While the city of Baltimore is rich in hockey history when it came to the end of the 19th century, there was a long gap between the next team that would bust onto the scene after the Johns Hopkins University team came around, a team that disbanded after the 1897-98 season due to transportation issues, arguments with rink management, and lack of support from the student body.
And while there was a lot of amateur and club action, there wasn't much going on for the longest time. However, the first known team in the Baltimore area was the team in the Tri-State Hockey League under the name of the Baltimore Orioles. Of course, the name of the team has been connected to the city forever, with the actual oriole bird having the "Baltimore" mantra because its wings resembled Lord Baltimore's coat-of-arms.
That history lesson aside, the Orioles started as an amateur team in the four-team TSHL for the 1932-33 season and broke out big. In the 18 league games, the Orioles finished second to the power-house Atlantic City Sea Gulls (who had 100 goals for in 18 games) with a 12-5-1 record in the four-team league. They were led by the top-scorer of Eddie Mahoney with his nine goals and 12 points in those 18 games. The amateur game was good for that one season, but they decided to move the name onto something bigger and better.
When the 1933-34 season came along, the Orioles name got transferred to the newly established Eastern Hockey League. The Orioles were one of the chartered members and they got off to another fantastic start in league play, finishing second again to the dreaded Sea Gulls. The Orioles were led by league leading goal and point scorer Vince Papike (35 goals, 45 points) and had assist king Vern Buckles (21 assist) after their 24 games in league play. It started to go downhill after that in the 1934-35 season with a 4-13-4 record, as the other teams were able to stop Papike-- only getting 13 points in 20 games.
It was another rebuilding year with coach Billy Boyd being replaced by Gord Fraser for the 1935-36 season, however Papike left to go to Atlantic City, but it allowed Bobby Lee to step up and put up 19 goals and 39 points for the last place Orioles who went 9-29-2; even though they let up 174 goals in those games. Lee's tenure was short-lived, as he went over to England to play, which allowed Buckles to step up for the O's in the 1936-37 season. However, the Orioles were still in last place, but better with a 16-24-8 record with Buckles having 44 points in 43 games.
The tide turned for the team in the 1937-38 season with the pick-up of Clarence Steele and Ab DeMarco, who were both top-10 in goals, assists, and points in the EHL for that year. Even though they finished 21-29-8, they weren't in last and showed signs of getting to the brink. It finally happened with a breakthrough, this time under coach Bill Hines in the 1938-39 season, with help of the offensive prowess of Norm Calladine, who was second in goals and points, but first in assists in the EHL (33g, 41a, 74 points) and helped the Orioles get to second in the EHL going 26-22-5.

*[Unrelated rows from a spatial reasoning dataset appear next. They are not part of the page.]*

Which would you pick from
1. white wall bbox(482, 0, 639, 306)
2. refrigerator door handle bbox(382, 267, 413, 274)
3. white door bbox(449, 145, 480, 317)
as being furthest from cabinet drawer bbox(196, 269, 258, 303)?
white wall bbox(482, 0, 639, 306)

The 1939-40 season was the big year for the Orioles as they ran roughshod over the EHL, ending up in first with the one-two punch of Calladine (53g, 41a, 94pts) and Fred Hunt (31g, 37a, 68pts) rounding up with a 38-21-2 record, taking home the EHL title for the year. While the 1940-41 season brought another good season, the Washington Rovers were too good for the Orioles, outdueling the O's and putting them in second place with a 36-23-6 record, which was the last year for Coach Hines behind the bench. It was also the first year that there were no Orioles in the top-10 in points as John Webster only had 61 points in 65 games.
Elmer Piper took over the 1941-42 edition of the Orioles to mixed results, as the team fell from second to fifth, as an influx of new teams came in and had the luck of better players heading to them. Even though the Orioles has three in the top-10 in points (Andy Chakowski, 89; Ab McDougall, 77; Ducky Skinner, 76) and four in the top-10 of assists (Chakowski, 45; Bud Foley 45; Skinner, 43; McDougall, 43) it still wasn't enough to power the O's through the EHL.
Sadly, it was the last year for Orioles as they disbanded after the 1941-42 season. They finished with a combined record of 194-195-41 in their 430 games. While someone like Calladine went onto play in the NHL with the Boston Bruins, his start was rooted in Baltimore with the Orioles. And while the Orioles went onto become a baseball team, many forget of the past history and how the name was used in other facets of sports.